TEXT UNDER STUDY →
You may be surprised, but I built cabinets into the walls. They're not just hooked into the sheet wall. I dissected the drivers, looked up the specs and framed in the cabinet from behind.

I appreciate all your feedback. Where in the NorthEast are you? I'd be happy to hire you for a bit .

The screen will have matte black trim, with auto adjusting black curtains to change the screen size. It's larger than the projector size at 16:9, 4:3 and 235:1 - The projector (Panasonic A4000) has an output for that, along with the media center that will control everything via automation controls.

I have yet to figure out flooring, so I could easily put down plywood. Anything in particular I should use? 


Front of the room now looks like this:


----------



## Grendel (May 12, 2010)

This is how I did the sub woofer boxes. I cheated and used what I had. They are framed through the wall. Oh, and I used air register grills for the sub boxes. Looks pretty good. Second pic is of the back wall.


----------



## turbo2go (Aug 23, 2011)

Grendel said:


> Awesome, thanks.
> 
> You may be surprised, but I built cabinets into the walls. They're not just hooked into the sheet wall. I dissected the drivers, looked up the specs and framed in the cabinet from behind.
> 
> ...

GIVEN RECORDS →
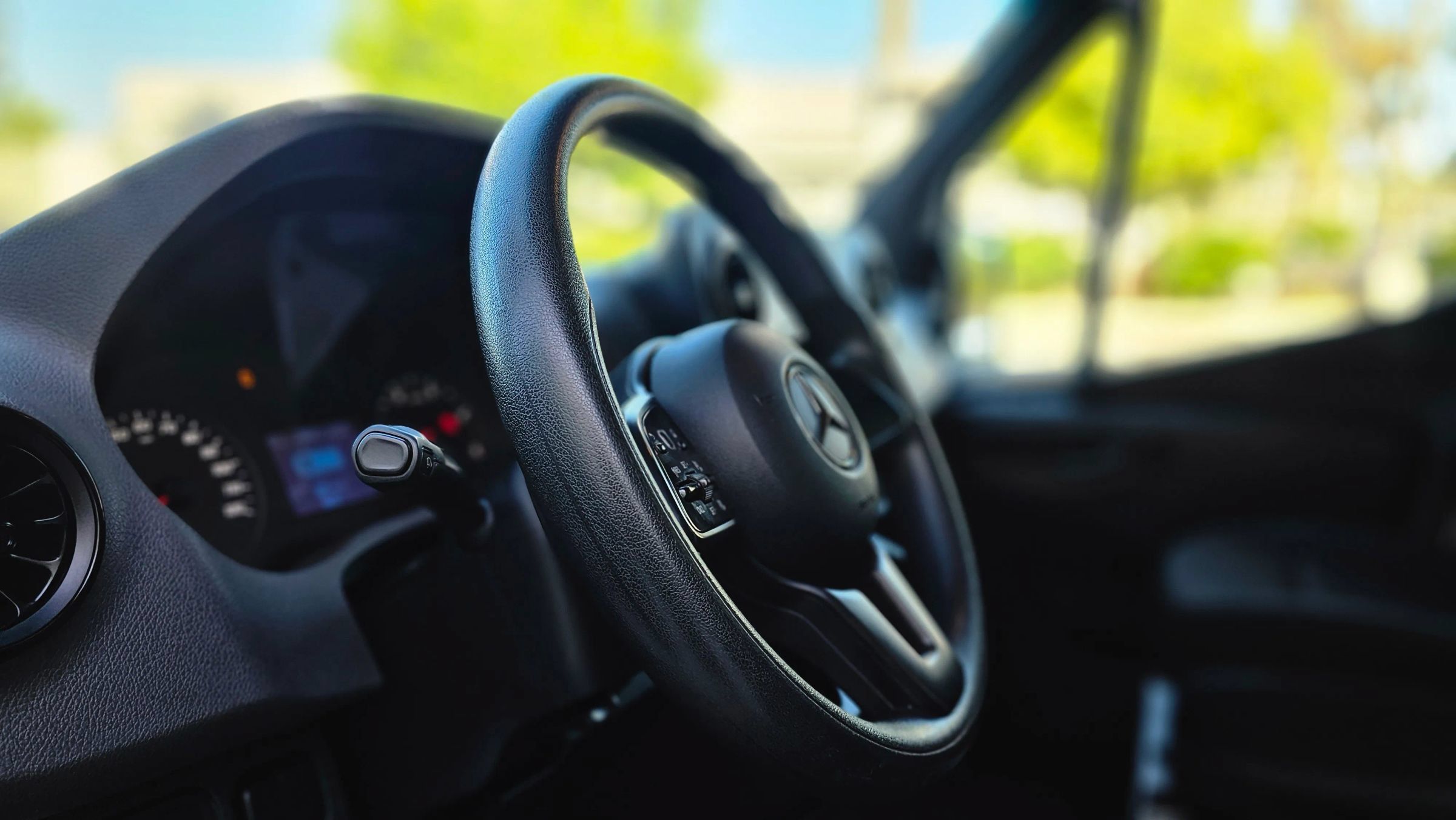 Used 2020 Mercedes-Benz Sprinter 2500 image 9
* * *
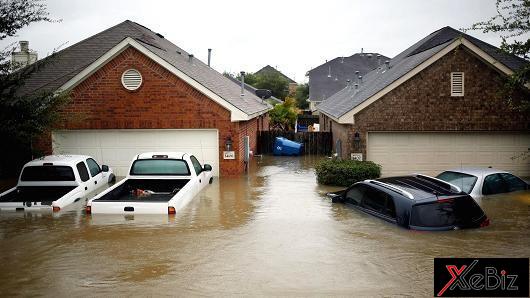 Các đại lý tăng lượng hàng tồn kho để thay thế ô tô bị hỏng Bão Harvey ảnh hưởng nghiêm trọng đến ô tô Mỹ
==
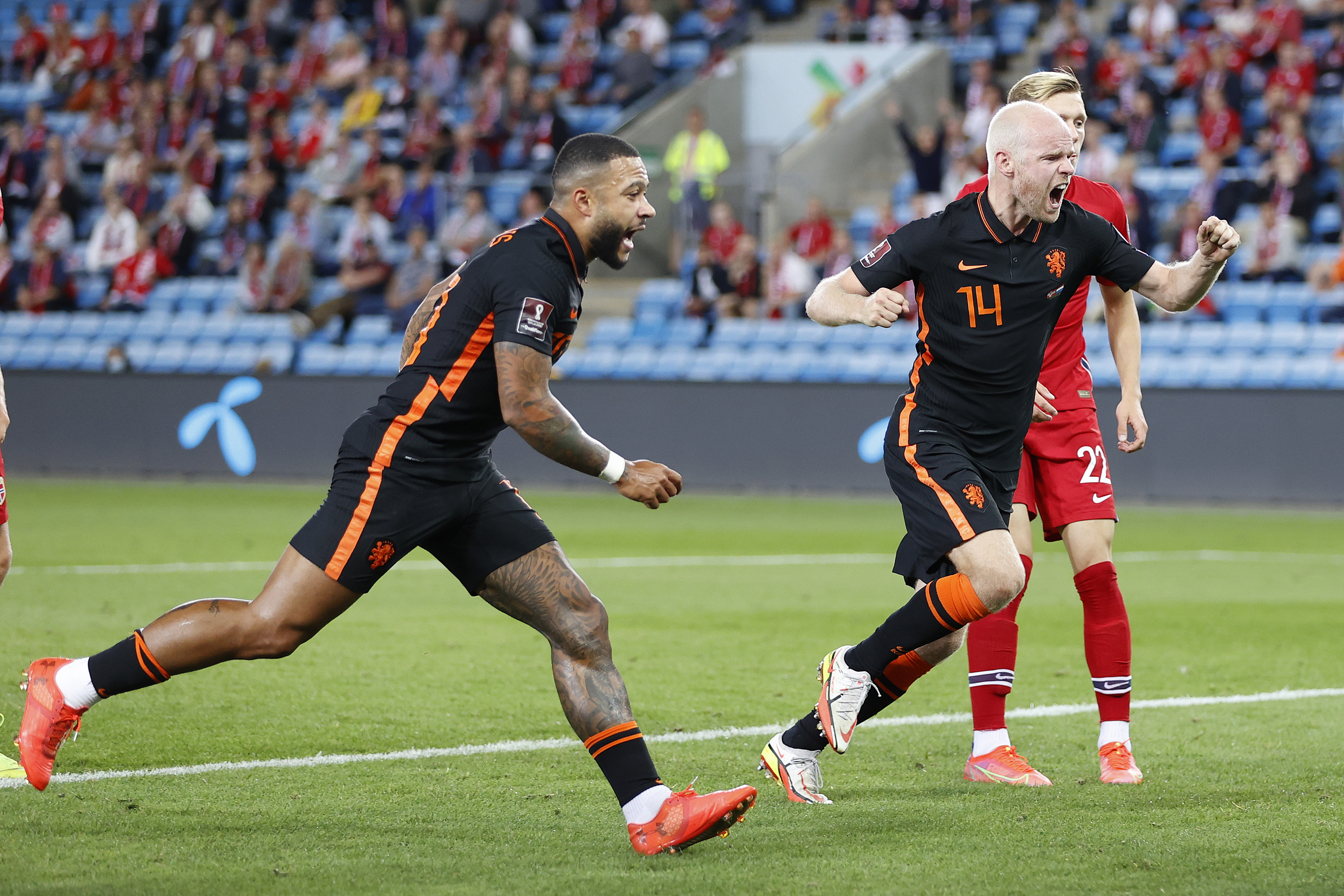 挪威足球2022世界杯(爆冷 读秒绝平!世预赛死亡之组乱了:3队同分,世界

TASKS TO CARRY OUT →
1. In the home theater thread, what did Grendel use as grills for the sub woofer boxes?
2. Say whether each statement agrees with the home theater thread, and quote the words from the thread that decide it: (a) The projector is a Panasonic A4000. (b) The flooring has already been chosen. (c) The screen will have white trim.

TASK ANSWERS →
1. Air register grills.

2.
(a) Yes: "The projector (Panasonic A4000)"
(b) No: "I have yet to figure out flooring"
(c) No: "The screen will have matte black trim"